Segment Open
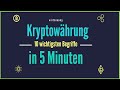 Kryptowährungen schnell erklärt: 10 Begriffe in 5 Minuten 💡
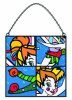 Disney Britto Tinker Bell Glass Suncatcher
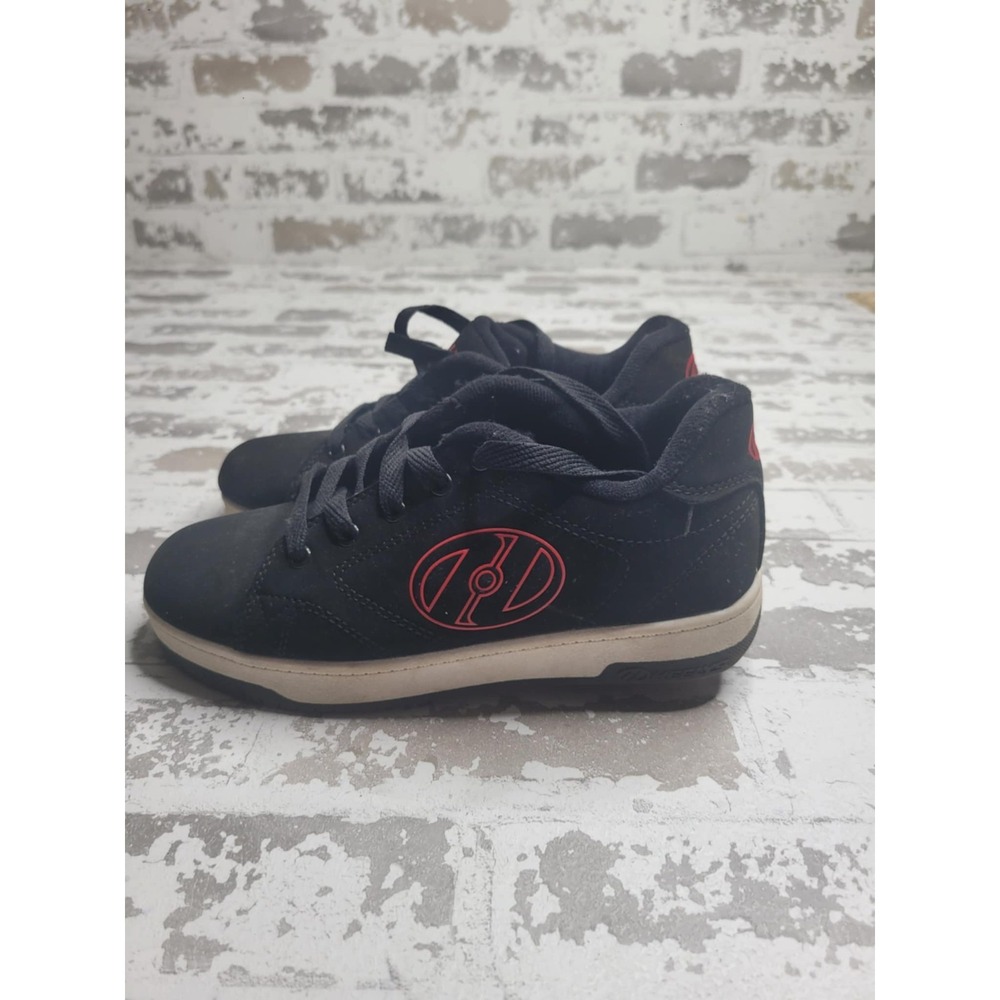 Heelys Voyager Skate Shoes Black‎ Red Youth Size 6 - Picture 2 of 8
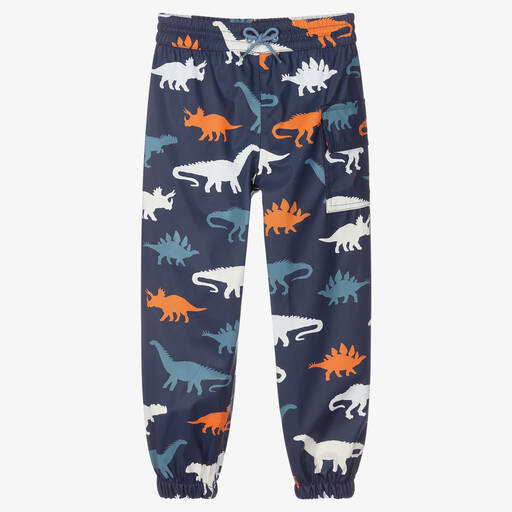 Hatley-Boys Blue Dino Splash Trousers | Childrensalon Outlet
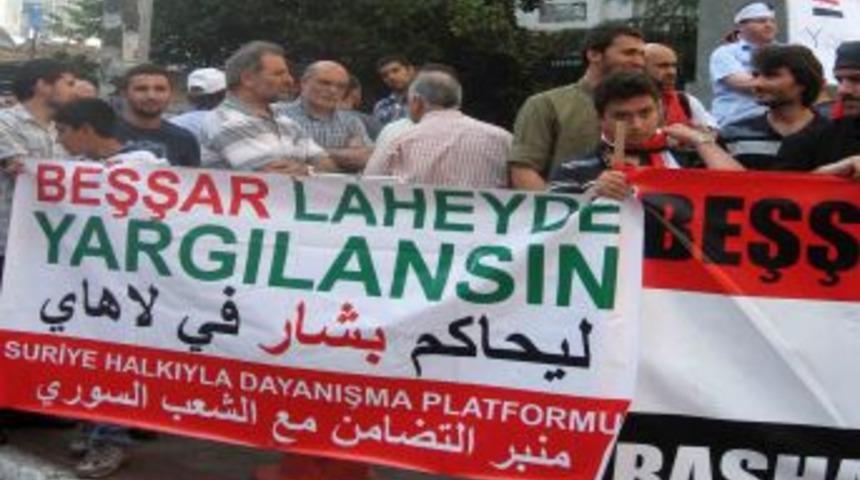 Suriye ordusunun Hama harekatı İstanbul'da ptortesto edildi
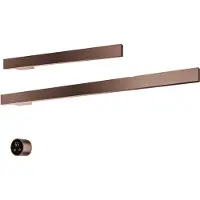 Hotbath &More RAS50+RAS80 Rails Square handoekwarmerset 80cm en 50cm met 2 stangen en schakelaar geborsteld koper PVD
Segment Closed
Task to carry out -
Could you copy all six records above word for word, one per line, leaving out the bracketed picture tags?

Solution to this problem -
 Kryptowährungen schnell erklärt: 10 Begriffe in 5 Minuten 💡
 Disney Britto Tinker Bell Glass Suncatcher
 Heelys Voyager Skate Shoes Black‎ Red Youth Size 6 - Picture 2 of 8
 Hatley-Boys Blue Dino Splash Trousers | Childrensalon Outlet
 Suriye ordusunun Hama harekatı İstanbul'da ptortesto edildi
 Hotbath &More RAS50+RAS80 Rails Square handoekwarmerset 80cm en 50cm met 2 stangen en schakelaar geborsteld koper PVD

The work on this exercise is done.